REQUIRED WORK = Can you print all the rows below word for word, leaving out the pictures?
▼
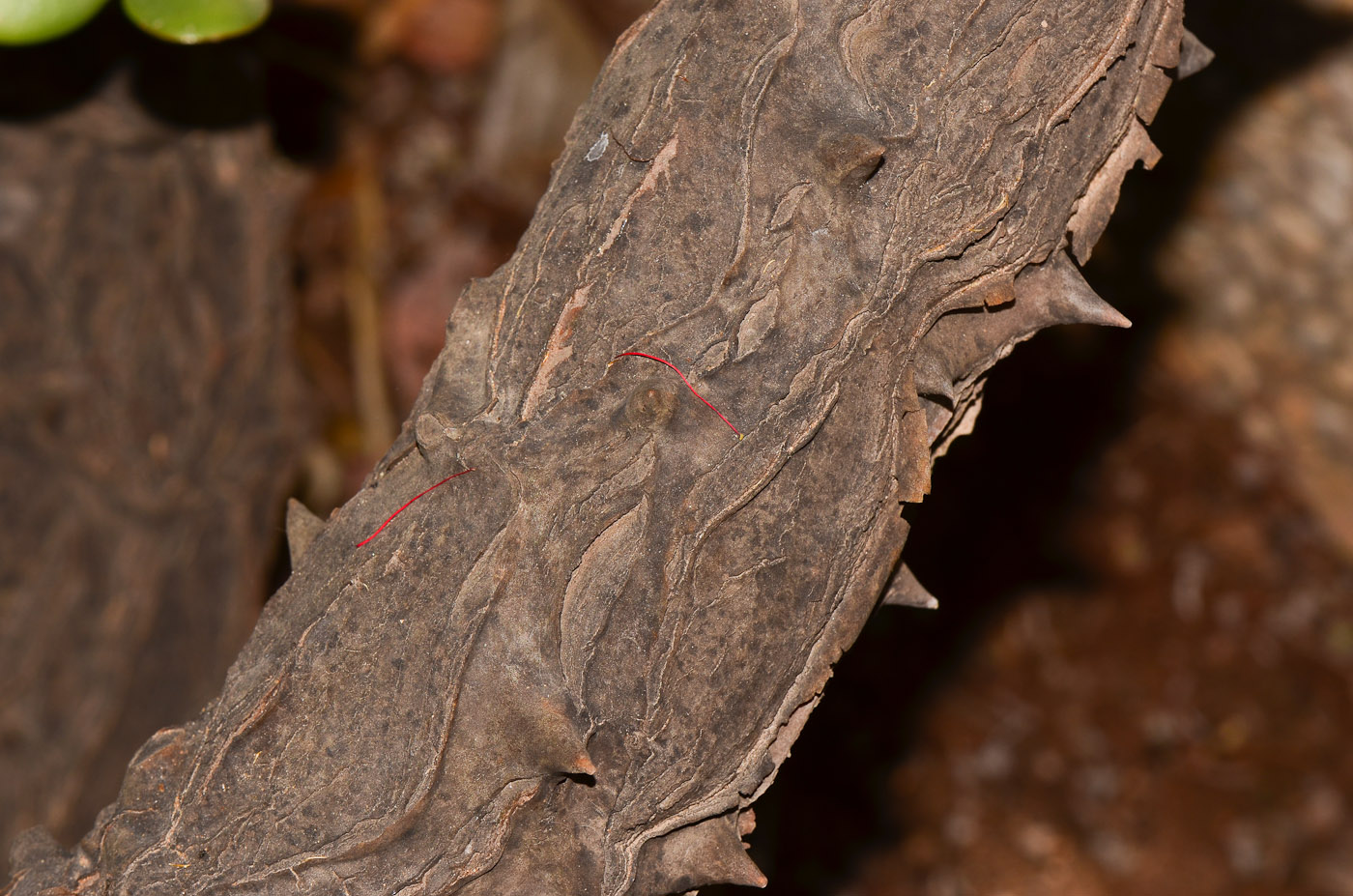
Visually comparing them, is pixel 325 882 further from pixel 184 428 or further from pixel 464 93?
pixel 464 93

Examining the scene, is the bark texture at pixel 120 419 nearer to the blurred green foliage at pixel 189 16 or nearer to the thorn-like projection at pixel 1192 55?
the blurred green foliage at pixel 189 16

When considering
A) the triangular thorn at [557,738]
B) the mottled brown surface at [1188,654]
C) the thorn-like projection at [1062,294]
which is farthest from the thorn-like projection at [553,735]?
the mottled brown surface at [1188,654]

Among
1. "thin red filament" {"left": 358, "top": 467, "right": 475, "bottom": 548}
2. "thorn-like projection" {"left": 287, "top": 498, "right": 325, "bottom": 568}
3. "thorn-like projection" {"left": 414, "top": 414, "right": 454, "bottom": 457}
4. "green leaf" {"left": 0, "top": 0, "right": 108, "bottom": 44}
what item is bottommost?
"thorn-like projection" {"left": 287, "top": 498, "right": 325, "bottom": 568}

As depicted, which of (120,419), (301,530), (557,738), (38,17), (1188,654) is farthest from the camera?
(1188,654)

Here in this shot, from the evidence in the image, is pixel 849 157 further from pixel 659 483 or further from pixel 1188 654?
pixel 1188 654

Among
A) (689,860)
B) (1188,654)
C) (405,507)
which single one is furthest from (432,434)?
(1188,654)

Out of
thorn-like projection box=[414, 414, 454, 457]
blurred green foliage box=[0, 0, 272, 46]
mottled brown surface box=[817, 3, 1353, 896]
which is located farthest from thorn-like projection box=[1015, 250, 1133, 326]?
mottled brown surface box=[817, 3, 1353, 896]

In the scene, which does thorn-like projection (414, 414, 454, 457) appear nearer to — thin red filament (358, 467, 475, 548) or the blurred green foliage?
thin red filament (358, 467, 475, 548)
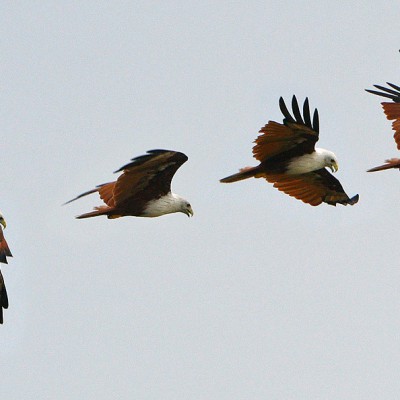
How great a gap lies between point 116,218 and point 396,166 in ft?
17.9

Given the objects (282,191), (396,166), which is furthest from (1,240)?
(396,166)

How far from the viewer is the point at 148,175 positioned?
23.1 metres

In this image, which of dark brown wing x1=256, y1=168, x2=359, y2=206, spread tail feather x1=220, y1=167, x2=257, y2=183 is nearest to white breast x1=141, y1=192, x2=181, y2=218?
spread tail feather x1=220, y1=167, x2=257, y2=183

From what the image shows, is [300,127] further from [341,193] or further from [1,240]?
[1,240]

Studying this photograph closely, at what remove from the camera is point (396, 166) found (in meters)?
25.7

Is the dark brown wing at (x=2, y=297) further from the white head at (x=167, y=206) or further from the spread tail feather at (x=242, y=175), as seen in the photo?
the spread tail feather at (x=242, y=175)

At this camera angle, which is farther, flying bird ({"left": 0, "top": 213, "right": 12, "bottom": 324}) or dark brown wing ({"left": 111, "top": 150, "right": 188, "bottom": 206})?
flying bird ({"left": 0, "top": 213, "right": 12, "bottom": 324})

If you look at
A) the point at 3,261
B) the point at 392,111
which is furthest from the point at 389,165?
the point at 3,261

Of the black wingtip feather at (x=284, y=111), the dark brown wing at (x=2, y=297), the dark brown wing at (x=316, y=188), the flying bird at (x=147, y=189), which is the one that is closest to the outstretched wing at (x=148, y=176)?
the flying bird at (x=147, y=189)

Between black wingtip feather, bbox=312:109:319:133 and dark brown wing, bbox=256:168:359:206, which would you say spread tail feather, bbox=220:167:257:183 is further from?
dark brown wing, bbox=256:168:359:206

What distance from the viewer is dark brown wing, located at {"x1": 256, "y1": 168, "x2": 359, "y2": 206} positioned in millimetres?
26438

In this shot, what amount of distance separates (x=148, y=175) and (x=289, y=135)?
255 centimetres

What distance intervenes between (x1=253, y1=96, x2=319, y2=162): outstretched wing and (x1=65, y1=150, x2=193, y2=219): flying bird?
1561 millimetres

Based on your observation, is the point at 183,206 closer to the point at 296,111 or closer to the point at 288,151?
the point at 288,151
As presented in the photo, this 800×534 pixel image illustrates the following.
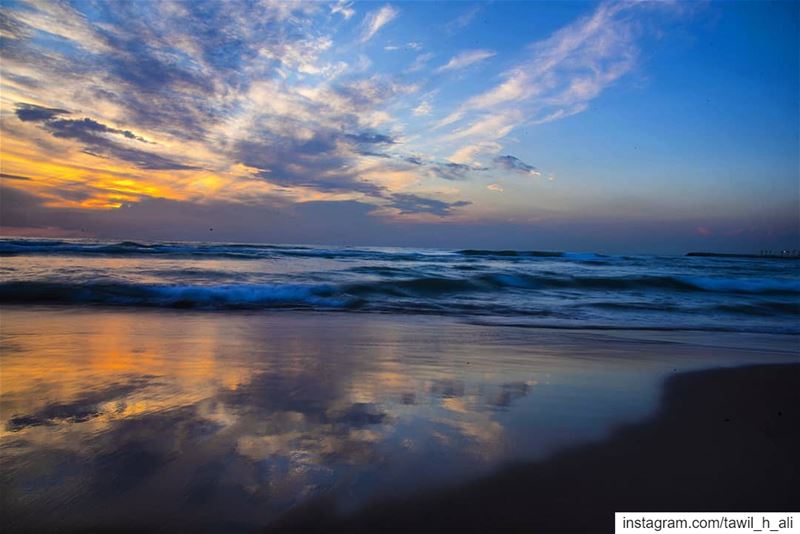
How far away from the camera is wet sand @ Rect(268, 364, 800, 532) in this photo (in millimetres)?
1688

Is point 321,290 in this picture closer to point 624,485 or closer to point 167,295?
point 167,295

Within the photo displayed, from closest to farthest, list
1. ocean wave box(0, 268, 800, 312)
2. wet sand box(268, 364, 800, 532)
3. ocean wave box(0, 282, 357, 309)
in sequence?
wet sand box(268, 364, 800, 532) → ocean wave box(0, 282, 357, 309) → ocean wave box(0, 268, 800, 312)

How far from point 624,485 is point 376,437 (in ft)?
3.90

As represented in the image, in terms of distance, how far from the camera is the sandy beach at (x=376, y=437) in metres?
1.74

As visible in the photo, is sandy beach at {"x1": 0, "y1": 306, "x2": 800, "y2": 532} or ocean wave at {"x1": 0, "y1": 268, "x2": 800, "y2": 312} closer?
sandy beach at {"x1": 0, "y1": 306, "x2": 800, "y2": 532}

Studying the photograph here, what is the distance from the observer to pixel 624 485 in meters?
1.98

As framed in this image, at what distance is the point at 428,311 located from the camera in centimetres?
836

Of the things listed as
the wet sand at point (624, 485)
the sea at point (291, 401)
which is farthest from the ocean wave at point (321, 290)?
the wet sand at point (624, 485)

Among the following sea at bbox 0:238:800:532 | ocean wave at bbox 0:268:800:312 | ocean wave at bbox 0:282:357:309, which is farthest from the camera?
ocean wave at bbox 0:268:800:312

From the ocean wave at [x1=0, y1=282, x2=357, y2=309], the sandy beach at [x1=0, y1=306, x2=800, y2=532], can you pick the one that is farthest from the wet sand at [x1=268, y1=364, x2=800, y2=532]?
the ocean wave at [x1=0, y1=282, x2=357, y2=309]

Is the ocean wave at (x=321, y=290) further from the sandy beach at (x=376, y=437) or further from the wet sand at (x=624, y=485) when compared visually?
the wet sand at (x=624, y=485)

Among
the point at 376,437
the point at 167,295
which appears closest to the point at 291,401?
the point at 376,437

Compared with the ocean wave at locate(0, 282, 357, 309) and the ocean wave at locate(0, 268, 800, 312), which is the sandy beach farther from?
▲
ANSWER FOR THE TASK =
Visually comparing them, is pixel 325 882 further from pixel 184 428 or further from pixel 464 93?
pixel 464 93

Examining the scene, is the bark texture at pixel 120 419 nearer to the blurred green foliage at pixel 189 16 or nearer to the thorn-like projection at pixel 1192 55?
the blurred green foliage at pixel 189 16

When considering
A) the triangular thorn at [557,738]
B) the mottled brown surface at [1188,654]
C) the thorn-like projection at [1062,294]
which is farthest from the thorn-like projection at [553,735]?
the mottled brown surface at [1188,654]

Among
1. "thin red filament" {"left": 358, "top": 467, "right": 475, "bottom": 548}
2. "thorn-like projection" {"left": 287, "top": 498, "right": 325, "bottom": 568}
3. "thorn-like projection" {"left": 414, "top": 414, "right": 454, "bottom": 457}
4. "green leaf" {"left": 0, "top": 0, "right": 108, "bottom": 44}
what item is bottommost?
"thorn-like projection" {"left": 287, "top": 498, "right": 325, "bottom": 568}

As depicted, which of (120,419), (301,530), (557,738), (38,17), (1188,654) is farthest from the camera?
(1188,654)

Here in this shot, from the evidence in the image, is pixel 849 157 further from pixel 659 483 or further from pixel 1188 654?
pixel 1188 654

Among
A) (689,860)
B) (1188,654)
C) (405,507)
which single one is furthest from (432,434)?
(1188,654)

Out of
thorn-like projection box=[414, 414, 454, 457]
blurred green foliage box=[0, 0, 272, 46]
mottled brown surface box=[817, 3, 1353, 896]
which is located farthest from thorn-like projection box=[1015, 250, 1133, 326]?
mottled brown surface box=[817, 3, 1353, 896]

In the scene, which does thorn-like projection (414, 414, 454, 457) appear nearer to — thin red filament (358, 467, 475, 548) or the blurred green foliage?
thin red filament (358, 467, 475, 548)
How great a gap lies between point 116,218 and point 396,166 in ft?
17.9

Given the objects (282,191), (396,166), which is furthest from (1,240)?
(396,166)

How far from the viewer is the point at 148,175 positioned?
23.1 metres

In this image, which of dark brown wing x1=256, y1=168, x2=359, y2=206, spread tail feather x1=220, y1=167, x2=257, y2=183 is nearest to white breast x1=141, y1=192, x2=181, y2=218?
spread tail feather x1=220, y1=167, x2=257, y2=183

From what the image shows, is [300,127] further from [341,193] or further from [1,240]?
[1,240]

Studying this photograph closely, at what remove from the camera is point (396, 166) found (in meters)?
25.7

Is the dark brown wing at (x=2, y=297) further from the white head at (x=167, y=206) or further from the spread tail feather at (x=242, y=175), as seen in the photo?
the spread tail feather at (x=242, y=175)

At this camera angle, which is farther, flying bird ({"left": 0, "top": 213, "right": 12, "bottom": 324}) or dark brown wing ({"left": 111, "top": 150, "right": 188, "bottom": 206})?
flying bird ({"left": 0, "top": 213, "right": 12, "bottom": 324})

If you look at
A) the point at 3,261
B) the point at 392,111
which is furthest from the point at 389,165?
the point at 3,261

Of the black wingtip feather at (x=284, y=111), the dark brown wing at (x=2, y=297), the dark brown wing at (x=316, y=188), the flying bird at (x=147, y=189), which is the one that is closest to the outstretched wing at (x=148, y=176)?
the flying bird at (x=147, y=189)

Between black wingtip feather, bbox=312:109:319:133 and dark brown wing, bbox=256:168:359:206, which would you say spread tail feather, bbox=220:167:257:183 is further from?
dark brown wing, bbox=256:168:359:206

What distance from the viewer is dark brown wing, located at {"x1": 256, "y1": 168, "x2": 359, "y2": 206} positioned in millimetres?
26438

In this shot, what amount of distance separates (x=148, y=175) and (x=289, y=135)?
255 centimetres

What distance intervenes between (x1=253, y1=96, x2=319, y2=162): outstretched wing and (x1=65, y1=150, x2=193, y2=219): flying bird?
1561 millimetres

Based on your observation, is the point at 183,206 closer to the point at 296,111 or closer to the point at 288,151?
the point at 288,151
As presented in the photo, this 800×534 pixel image illustrates the following.
How far away from the camera is wet sand @ Rect(268, 364, 800, 532) in this photo (in millimetres)?
1688

Is point 321,290 in this picture closer to point 624,485 or closer to point 167,295?
point 167,295

Within the photo displayed, from closest to farthest, list
1. ocean wave box(0, 268, 800, 312)
2. wet sand box(268, 364, 800, 532)
3. ocean wave box(0, 282, 357, 309)
in sequence?
wet sand box(268, 364, 800, 532) → ocean wave box(0, 282, 357, 309) → ocean wave box(0, 268, 800, 312)

How far from point 624,485 is point 376,437 (in ft)?
3.90

As represented in the image, in terms of distance, how far from the camera is the sandy beach at (x=376, y=437) in metres?
1.74

As visible in the photo, is sandy beach at {"x1": 0, "y1": 306, "x2": 800, "y2": 532} or ocean wave at {"x1": 0, "y1": 268, "x2": 800, "y2": 312} closer?
sandy beach at {"x1": 0, "y1": 306, "x2": 800, "y2": 532}

Studying the photograph here, what is the distance from the observer to pixel 624 485 in meters?
1.98

As framed in this image, at what distance is the point at 428,311 located from the camera in centimetres?
836

Of the things listed as
the wet sand at point (624, 485)
the sea at point (291, 401)
which is farthest from the ocean wave at point (321, 290)?
the wet sand at point (624, 485)

Among the following sea at bbox 0:238:800:532 | ocean wave at bbox 0:268:800:312 | ocean wave at bbox 0:282:357:309, which is farthest from the camera?
ocean wave at bbox 0:268:800:312

From the ocean wave at [x1=0, y1=282, x2=357, y2=309], the sandy beach at [x1=0, y1=306, x2=800, y2=532], can you pick the one that is farthest from the wet sand at [x1=268, y1=364, x2=800, y2=532]?
the ocean wave at [x1=0, y1=282, x2=357, y2=309]

Is the ocean wave at (x=321, y=290) further from the sandy beach at (x=376, y=437) or further from the wet sand at (x=624, y=485) when compared visually?
the wet sand at (x=624, y=485)

Among
the point at 376,437
the point at 167,295
which appears closest to the point at 291,401?
the point at 376,437

Compared with the ocean wave at locate(0, 282, 357, 309) and the ocean wave at locate(0, 268, 800, 312), which is the sandy beach farther from?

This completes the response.